The quest for greater connectivity has disrupted education and entertainment, transformed how government connects with constituents, changed our shopping behavior, established new business models, and powered healthcare in a new century.

Data has stepped from behind the scenes to take its place as marketer’s best friend. Data permeates customer interactions, and organizations gain trust and credibility based on how well they can turn customer data into relevant, actionable insights that improve the customer experience.

But the increased opportunity created by this marketing data also brings with it some challenges for digital experience buyers: organizations now need to support a seemingly endless number of digital touchpoints to create the ideal customer experience, and they need to keep up with their customers’ changing digital preferences.

Digital experience buyers face many challenges today, including the need to:

Innovate (and Iterate)

Digitally-driven companies are challenged by new business models, new modes of engagement, and increasing demands for time and cost efficiency. Innovation is the only way to succeed in this hyper-competitive world. Buyers are tasked with choosing a platform that is compatible with scalability options down the road — not just a good fit for their company’s current needs.

Think about what your company and its customers might need five, 10 or even 15 years down the road. Will your platform support any changes needed? Planning ahead will mean less time getting bogged down by roadblocks if your needs exceed what your technology set is capable of.
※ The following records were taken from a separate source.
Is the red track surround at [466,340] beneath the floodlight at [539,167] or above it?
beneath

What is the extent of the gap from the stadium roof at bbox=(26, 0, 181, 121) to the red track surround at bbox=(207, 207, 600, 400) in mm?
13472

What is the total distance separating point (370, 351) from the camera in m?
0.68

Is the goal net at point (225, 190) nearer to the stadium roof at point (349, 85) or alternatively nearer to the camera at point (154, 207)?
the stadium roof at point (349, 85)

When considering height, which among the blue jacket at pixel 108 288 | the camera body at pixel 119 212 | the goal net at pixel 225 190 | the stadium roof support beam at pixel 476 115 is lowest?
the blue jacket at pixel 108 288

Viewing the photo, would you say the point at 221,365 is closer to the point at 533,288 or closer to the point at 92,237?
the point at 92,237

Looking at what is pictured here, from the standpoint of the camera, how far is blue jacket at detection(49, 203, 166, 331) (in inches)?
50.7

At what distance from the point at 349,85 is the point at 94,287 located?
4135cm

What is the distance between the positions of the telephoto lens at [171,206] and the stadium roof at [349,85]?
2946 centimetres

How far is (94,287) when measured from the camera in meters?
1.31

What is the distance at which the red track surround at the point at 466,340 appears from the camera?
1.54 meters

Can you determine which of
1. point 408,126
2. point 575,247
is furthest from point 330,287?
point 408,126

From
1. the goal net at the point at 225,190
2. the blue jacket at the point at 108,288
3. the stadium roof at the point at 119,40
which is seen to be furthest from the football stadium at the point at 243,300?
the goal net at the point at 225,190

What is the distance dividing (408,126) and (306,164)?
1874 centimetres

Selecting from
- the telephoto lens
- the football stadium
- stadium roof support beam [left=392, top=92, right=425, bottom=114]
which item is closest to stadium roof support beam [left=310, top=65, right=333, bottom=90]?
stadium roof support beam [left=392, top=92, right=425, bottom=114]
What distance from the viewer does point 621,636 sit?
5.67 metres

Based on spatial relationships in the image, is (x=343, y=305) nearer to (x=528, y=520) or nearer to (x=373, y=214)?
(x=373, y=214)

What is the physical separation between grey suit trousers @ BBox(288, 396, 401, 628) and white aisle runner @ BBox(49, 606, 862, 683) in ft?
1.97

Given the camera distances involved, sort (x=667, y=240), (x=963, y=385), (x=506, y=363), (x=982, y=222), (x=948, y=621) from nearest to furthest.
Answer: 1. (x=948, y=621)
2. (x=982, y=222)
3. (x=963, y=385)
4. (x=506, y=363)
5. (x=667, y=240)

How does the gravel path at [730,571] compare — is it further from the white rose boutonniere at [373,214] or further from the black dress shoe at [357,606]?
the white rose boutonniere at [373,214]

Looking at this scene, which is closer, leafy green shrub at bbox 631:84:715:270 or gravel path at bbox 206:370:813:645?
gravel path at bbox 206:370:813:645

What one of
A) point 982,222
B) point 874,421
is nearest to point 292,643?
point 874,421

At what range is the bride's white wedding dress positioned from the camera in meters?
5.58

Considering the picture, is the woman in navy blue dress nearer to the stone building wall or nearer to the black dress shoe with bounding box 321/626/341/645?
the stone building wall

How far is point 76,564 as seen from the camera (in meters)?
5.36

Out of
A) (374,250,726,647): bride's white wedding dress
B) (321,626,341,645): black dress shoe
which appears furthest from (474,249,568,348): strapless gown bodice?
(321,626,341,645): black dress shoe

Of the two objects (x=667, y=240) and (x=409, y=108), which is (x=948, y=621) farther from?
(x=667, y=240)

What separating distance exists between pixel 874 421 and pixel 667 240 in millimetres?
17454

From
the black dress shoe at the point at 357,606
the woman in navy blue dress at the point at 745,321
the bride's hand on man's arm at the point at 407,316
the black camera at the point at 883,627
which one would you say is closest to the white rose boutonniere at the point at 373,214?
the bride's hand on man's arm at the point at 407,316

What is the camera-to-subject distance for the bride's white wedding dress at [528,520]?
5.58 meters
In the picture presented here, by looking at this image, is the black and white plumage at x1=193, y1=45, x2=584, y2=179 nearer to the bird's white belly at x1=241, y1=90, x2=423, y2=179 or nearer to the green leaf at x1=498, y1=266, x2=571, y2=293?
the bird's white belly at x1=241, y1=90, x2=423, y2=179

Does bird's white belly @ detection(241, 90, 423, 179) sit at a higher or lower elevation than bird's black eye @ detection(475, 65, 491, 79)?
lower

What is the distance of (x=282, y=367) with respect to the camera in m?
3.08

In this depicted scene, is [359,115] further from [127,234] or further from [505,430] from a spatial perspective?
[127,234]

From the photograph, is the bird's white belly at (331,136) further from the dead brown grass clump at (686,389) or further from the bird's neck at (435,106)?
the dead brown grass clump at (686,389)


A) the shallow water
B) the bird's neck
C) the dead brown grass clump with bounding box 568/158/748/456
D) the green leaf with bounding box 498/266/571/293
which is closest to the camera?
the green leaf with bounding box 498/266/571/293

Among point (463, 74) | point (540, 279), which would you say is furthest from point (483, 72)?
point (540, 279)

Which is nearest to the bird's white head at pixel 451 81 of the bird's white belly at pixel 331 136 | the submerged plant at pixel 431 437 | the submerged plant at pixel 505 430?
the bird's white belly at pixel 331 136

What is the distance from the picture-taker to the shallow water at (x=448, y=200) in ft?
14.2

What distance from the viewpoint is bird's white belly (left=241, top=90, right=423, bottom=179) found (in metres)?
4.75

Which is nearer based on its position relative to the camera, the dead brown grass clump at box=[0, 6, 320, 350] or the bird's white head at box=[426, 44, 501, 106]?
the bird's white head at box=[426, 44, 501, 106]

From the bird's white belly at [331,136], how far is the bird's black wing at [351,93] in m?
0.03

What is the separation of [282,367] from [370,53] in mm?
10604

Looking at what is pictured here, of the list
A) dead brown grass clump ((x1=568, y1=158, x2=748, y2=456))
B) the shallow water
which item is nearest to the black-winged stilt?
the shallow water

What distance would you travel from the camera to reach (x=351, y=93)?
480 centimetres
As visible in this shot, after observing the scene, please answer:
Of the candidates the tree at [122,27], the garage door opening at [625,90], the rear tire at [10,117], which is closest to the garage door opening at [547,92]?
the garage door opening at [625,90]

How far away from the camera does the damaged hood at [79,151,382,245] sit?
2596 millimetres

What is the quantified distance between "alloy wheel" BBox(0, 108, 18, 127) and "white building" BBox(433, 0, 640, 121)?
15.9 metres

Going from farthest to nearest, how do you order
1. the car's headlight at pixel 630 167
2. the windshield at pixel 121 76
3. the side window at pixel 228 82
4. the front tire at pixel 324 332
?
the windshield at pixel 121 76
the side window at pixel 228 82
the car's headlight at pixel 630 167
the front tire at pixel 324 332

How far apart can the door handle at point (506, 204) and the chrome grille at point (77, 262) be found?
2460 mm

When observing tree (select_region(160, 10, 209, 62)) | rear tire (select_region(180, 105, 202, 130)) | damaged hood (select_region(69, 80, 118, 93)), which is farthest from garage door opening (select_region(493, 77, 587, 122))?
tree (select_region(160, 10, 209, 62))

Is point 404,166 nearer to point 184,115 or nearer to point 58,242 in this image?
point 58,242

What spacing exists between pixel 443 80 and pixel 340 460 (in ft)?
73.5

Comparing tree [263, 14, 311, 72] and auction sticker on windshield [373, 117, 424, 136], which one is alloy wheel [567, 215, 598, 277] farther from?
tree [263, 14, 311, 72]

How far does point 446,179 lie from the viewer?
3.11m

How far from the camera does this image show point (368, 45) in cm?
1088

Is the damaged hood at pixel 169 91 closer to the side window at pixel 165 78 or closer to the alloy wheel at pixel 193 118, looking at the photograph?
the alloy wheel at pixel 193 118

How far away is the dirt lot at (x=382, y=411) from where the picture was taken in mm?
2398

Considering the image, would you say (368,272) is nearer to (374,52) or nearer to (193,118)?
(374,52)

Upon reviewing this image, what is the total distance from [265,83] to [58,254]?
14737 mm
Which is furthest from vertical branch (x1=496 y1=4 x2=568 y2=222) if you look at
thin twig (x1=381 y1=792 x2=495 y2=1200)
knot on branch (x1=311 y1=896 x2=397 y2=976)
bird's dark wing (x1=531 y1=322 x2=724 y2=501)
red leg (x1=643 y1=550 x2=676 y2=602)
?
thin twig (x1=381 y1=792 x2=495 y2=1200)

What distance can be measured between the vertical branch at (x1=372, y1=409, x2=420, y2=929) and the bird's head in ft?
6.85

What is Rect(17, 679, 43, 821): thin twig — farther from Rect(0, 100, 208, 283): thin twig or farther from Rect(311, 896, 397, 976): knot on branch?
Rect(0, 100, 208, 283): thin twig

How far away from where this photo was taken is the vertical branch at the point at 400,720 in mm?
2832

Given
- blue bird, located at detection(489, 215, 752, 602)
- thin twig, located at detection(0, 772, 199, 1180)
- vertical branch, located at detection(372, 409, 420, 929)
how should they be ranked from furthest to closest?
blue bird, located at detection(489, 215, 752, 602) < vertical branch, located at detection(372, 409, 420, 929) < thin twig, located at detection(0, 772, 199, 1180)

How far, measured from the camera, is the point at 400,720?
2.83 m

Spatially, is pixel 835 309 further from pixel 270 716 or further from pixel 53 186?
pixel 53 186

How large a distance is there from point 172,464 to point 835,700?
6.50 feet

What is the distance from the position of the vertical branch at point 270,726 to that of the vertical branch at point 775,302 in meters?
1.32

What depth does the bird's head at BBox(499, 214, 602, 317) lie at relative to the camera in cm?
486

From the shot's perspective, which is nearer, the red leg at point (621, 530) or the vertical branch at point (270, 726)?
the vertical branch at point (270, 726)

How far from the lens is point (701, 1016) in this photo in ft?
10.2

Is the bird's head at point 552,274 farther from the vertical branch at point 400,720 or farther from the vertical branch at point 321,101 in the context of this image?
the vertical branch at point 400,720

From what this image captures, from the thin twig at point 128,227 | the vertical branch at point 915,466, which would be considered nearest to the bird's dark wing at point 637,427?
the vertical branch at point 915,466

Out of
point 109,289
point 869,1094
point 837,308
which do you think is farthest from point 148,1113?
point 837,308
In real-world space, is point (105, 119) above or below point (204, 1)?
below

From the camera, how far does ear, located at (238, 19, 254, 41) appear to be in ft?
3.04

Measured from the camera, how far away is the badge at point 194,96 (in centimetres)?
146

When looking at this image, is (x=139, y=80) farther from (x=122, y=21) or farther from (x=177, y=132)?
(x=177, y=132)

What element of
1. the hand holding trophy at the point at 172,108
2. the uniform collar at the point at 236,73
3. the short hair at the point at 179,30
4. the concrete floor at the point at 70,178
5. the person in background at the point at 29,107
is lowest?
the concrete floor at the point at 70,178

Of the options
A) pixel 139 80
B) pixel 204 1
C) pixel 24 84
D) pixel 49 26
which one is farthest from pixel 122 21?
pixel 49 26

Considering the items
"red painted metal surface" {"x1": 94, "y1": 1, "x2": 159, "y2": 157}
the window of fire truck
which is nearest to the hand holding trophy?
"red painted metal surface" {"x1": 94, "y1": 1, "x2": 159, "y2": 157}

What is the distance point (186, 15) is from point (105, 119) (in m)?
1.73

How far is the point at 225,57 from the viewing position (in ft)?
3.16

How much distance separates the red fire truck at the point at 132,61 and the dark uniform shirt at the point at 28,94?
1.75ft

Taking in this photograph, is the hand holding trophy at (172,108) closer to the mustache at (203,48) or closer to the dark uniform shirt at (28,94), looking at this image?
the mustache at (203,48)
Prioritize Process and Efficiency

Forrester Research calls this the “The Age of the Customer.” Make IT decisions with customers top-of-mind. If processes aren’t streamlined behind the scenes, that will come through loud and clear in the external-facing customer experience. Pay attention to a platform’s ability to unify people, roadmaps, strategies and technology around three common goals: to win, serve and retain customers.

Learning Opportunities

Here are four questions to ask when deciding what you company’s digital experience should look like:

  1. What will it take to connect your marketing and sales technology to help you learn more about your customers and deliver better service?
  2. What will your organization need as an increasing number of transactions and interactions happen online?
  3. What approach will help you avoid getting trapped and slowed down by business silos?
  4. What features are you currently missing that are slowing down the launch of new products and campaigns?

Meet Customer Needs in Their Moment of Need

A comScore report from last spring noted that mobile-only Internet users now exceed desktop-only users in the United States. Omnichannel delivery is becoming essential for digital businesses, and every single screen matters more and more. Flexibility and connectivity are keys to building experiences that grab customers’ attention in the right place, at the right time and in the right way.

The omnichannel imperative brings with it the challenge of consistency from one device to the next, and the need to provide a customer journey fueled by personalization. It's no longer enough to publish compelling content that makes a user want to buy a product. Customer journeys don't end at the purchase. 

Use each sale as an opportunity to gain greater insight — insights that reveal customer behavior and buying trends that will help you support shoppers long beyond the purchase.

The decisions digital experience buyers face will have a wide-reaching impact — both internally and externally. While several challenges come with making such a decision, with the right approach, creating a powerful and connected digital presence and building stronger connections with customers will be within your company's reach.